Wednesday, April 22, 2009

I'm a sponge. Yes, a sponge.

In the past few weeks that I've been networking and hawking my book online and to agents, I've become a sponge soaking up this wonderful culture of writers and editors until I'm fairly brimming with formats and function keys! I look around the house and find formatting notes scribbled in corners of sticky-notes on the fridge and margin dimensions written on receipt edges in my wallet.

So now I've got serious questions rattling around in my head: Courier New or Times Roman? I've got serious format issues to correct: like underlining all my italicized words (errrghhh...) and changing the line spacing to ensure 250 words on a page (irritating!) Let's not even mention that I have to find a way to cut 15,000 words (all of which are essential, of course!) But I guess it's not surprising that writing as a profession has been forced into all the same boxes as other industries...where has the love of creativity and admiration of art in its purist form gone?

Some days it seems unfair that a writer can't just write - why do we have to be responsible for packaging and formatting too?
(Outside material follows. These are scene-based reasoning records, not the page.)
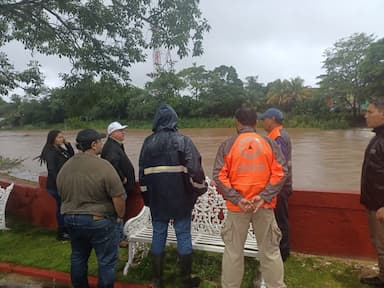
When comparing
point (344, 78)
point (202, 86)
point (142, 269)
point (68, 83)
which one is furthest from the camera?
point (202, 86)

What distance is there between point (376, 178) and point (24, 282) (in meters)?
3.08

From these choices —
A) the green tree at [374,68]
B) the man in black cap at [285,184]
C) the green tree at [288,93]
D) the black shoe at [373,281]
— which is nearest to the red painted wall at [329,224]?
the man in black cap at [285,184]

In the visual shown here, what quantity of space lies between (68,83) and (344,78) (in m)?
36.1

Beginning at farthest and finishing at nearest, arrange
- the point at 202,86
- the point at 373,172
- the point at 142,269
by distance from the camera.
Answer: the point at 202,86 < the point at 142,269 < the point at 373,172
Isn't the computer genius side of the brain completely separate from the creative side? Hmmm...

Although if I'm being honest, on other days, it seems like a relief to have a task with a clear beginning and end. A task with an absolute right or wrong to bring me back to reality. So maybe the editing and formatting side of writing a novel is a good way to bring all us writers back down to earth once in a while. Maybe it's a good give and take after all.

1 comment:

  1. Do you know, I feel exactly the same. I've often thought 'let me just write and forget all the sodding about!'

    But AFTER the creativity has burst forth (ok, maybe in dream world) it is almost reassuring to have to format everything, edit, cross this and dot that.

    The Real World ain't all fluffy, alas!